There are a number of pitfalls to avoid, but you can take a look at how we 
achieved it in the build scripts at:

https://github.com/RevolutionAnalytics/RRO

There are also some very useful notes in the R Installation guide:
https://cran.r-project.org/doc/manuals/r-release/R-admin.html#BLAS 

Most packages do benefit from MKL (or any multi-threaded BLAS) to some degree, 
although the actual benefit depends on the R functions they call. Some packages 
(and some built-in R functions) don't call into BLAS endpoints, so you won't 
see benefits in all cases.

# David Smith

-- 
David M Smith <david...@microsoft.com>
R Community Lead, Revolution Analytics (a Microsoft company)  
Tel: +1 (312) 9205766 (Chicago IL, USA)
Twitter: @revodavid | Blog:  http://blog.revolutionanalytics.com
We are hiring engineers for Revolution R and Azure Machine Learning.

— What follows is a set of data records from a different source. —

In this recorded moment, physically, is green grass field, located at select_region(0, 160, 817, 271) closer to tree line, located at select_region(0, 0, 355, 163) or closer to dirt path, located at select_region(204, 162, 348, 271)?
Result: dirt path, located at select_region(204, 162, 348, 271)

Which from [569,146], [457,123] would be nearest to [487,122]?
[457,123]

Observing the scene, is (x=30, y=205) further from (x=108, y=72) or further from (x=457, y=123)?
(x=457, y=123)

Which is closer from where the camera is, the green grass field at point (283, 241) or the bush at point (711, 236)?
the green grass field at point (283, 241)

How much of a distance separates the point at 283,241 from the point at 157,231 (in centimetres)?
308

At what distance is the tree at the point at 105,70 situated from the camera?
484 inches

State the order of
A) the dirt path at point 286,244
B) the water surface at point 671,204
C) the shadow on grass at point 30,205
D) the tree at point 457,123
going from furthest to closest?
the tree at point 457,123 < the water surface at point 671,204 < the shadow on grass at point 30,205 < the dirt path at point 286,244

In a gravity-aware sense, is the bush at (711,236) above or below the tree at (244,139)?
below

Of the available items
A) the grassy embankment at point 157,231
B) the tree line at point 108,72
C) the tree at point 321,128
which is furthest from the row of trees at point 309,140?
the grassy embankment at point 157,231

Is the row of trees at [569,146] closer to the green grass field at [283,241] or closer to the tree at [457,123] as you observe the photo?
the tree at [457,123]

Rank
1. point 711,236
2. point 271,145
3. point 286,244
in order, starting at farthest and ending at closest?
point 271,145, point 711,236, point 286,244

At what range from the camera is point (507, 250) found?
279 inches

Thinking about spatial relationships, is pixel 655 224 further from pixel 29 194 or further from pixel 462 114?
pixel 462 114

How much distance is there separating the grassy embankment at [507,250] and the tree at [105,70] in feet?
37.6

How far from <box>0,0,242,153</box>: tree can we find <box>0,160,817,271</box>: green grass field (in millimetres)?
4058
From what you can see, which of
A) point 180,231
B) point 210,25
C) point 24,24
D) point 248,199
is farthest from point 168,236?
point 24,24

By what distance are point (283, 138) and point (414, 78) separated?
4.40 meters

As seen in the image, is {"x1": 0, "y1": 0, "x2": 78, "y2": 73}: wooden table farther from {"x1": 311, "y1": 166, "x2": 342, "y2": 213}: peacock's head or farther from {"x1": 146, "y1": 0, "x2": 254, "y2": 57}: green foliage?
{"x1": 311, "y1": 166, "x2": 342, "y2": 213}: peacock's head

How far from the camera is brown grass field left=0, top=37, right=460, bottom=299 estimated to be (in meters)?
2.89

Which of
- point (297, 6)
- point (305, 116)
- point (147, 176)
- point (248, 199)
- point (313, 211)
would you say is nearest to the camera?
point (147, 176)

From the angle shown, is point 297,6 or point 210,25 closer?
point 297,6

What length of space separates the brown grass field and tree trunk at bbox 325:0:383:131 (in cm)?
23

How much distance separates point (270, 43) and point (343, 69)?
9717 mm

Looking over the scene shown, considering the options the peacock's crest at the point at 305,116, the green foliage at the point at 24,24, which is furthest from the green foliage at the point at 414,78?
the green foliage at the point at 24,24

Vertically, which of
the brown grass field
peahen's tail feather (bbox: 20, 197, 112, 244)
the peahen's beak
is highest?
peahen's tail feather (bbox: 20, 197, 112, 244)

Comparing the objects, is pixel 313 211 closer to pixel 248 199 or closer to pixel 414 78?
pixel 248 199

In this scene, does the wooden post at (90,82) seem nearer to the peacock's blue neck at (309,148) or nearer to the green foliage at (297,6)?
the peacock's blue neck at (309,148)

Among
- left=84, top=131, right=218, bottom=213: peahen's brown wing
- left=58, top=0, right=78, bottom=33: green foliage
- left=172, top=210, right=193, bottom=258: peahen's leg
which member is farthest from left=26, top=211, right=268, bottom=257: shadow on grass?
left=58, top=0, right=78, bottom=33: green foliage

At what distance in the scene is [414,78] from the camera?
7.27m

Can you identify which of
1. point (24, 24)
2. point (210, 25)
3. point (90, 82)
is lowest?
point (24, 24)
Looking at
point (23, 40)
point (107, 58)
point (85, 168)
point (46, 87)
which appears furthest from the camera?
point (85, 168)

-----Original Message-----
From: R-devel [mailto:r-devel-boun...@r-project.org] On Behalf Of Paul Johnson
Sent: Monday, November 23, 2015 09:28
To: R Devel List <r-devel@r-project.org>
Subject: [Rd] MKL Acceleration encouraging; need adjust package builds?

Dear R-devel:

The Cluster administrators at KU got enthusiastic about testing
R-3.2.2 with Intel MKL when I asked for some BLAS integration.  Below I forward 
a performance report, which is encouraging, and thought you would like to know 
the numbers.  Appears to my untrained eye there are some extraordinary speedups 
on Cholesky decomposition, determinants, and matrix inversion.

They had difficulty getting R to compile with  R shared BLAS (don't know what 
went wrong there), so they went the other direction.

In his message to me, the technician says that I should consider adjusting the 
compilation flags on the packages that use BLAS.  Do you think that is needed? 
R is compiled with non-shared BLAS libraries, won't packages know where to look 
for BLAS headers?

2. If I need to do that, I wonder how to do it and which packages need 
attention.  Eigen and Armadillo packages, and possibly the ones that depend on 
them, lme4, anything flowing through Rcpp.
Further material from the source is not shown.